Randy Tinseth said that the reengining, widely believed to result in a fuel burn advantage of 13-14% would mean that operating cost would be 3-4% lower than today.
Some people were surprised by this low number (at least compared to the 15% better SFC the engines shall deliver), but it becomes clear, if you put it in perspective:
With a fuel price around $2/gallon, fuel accounts for roughly 40% of the cash operating costs. 14% from 40%....- that’s 5.6% cash operating improvement. Mow all depends on the airlines capital costs to determine the effect on direct operating costs.
But it’s not a too long way to come from 5.6% to 3-4%, so Tinseth’s numbers seem to be in the right range.
The question is, if he is right when he says that these 3-4% would just close the gap between today’s narrowbody families, bringing the A320NEO essentially on par with the B737NG.

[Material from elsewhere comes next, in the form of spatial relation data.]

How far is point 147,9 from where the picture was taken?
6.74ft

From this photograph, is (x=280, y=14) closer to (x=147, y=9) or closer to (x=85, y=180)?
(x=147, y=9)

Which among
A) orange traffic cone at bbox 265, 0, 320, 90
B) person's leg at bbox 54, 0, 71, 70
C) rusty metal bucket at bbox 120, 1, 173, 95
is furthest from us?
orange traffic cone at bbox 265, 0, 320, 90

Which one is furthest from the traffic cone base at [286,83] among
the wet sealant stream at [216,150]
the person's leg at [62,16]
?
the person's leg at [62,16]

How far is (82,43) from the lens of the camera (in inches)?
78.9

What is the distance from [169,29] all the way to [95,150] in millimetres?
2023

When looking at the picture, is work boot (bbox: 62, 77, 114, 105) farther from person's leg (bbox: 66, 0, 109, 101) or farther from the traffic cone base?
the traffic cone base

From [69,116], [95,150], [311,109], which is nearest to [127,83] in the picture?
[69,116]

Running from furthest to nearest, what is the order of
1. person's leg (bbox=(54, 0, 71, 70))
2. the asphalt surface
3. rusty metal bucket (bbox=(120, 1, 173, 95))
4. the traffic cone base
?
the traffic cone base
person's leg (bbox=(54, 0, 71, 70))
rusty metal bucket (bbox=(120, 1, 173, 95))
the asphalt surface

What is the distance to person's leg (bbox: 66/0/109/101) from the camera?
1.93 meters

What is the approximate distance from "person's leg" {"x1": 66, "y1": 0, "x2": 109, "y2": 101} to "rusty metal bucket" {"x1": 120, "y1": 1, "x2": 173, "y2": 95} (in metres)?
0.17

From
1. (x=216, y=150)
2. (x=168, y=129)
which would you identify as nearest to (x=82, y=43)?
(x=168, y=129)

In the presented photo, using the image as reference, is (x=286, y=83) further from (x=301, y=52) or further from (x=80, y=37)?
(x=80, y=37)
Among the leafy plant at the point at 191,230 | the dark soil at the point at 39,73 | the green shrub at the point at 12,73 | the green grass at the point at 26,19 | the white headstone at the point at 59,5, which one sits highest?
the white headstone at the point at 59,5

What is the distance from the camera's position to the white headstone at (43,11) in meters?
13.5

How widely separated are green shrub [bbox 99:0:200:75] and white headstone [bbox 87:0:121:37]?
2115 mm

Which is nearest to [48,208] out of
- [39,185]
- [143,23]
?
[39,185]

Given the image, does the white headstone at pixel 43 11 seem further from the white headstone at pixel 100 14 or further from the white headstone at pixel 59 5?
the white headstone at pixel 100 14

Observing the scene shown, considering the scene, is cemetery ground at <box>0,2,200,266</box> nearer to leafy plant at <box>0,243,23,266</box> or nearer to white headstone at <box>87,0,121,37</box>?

I guess that’s there many airlines (and Airbus of course) would disagree. As both aircraft manufacturers as of today own about 50% of the market, I would say that the aircraft are more or less on par - in the end it depends on the exact mission an airline has for the aircraft (stage length, cargo revenue potential, etc.) to decide which one is better for it.
Now: 3-4% does not sound like a lot – does that justify the reengining effort?
Yes! It becomes clear if you take a look at the results of airlines like American or Continental. Taking the numbers from their quarterly filings one can obtain their operating profit and operating margin. As fuel costs are listed separately, you can see what would happen if the whole fleet would be 15% more fuel efficient.
Of course, this is a simplification, but still impressive, I think - it makes Continental in 2009 going from a $147m. loss to a +$350m. operating profit - American would have made an operating loss of (just) $171m. instead of $1004m.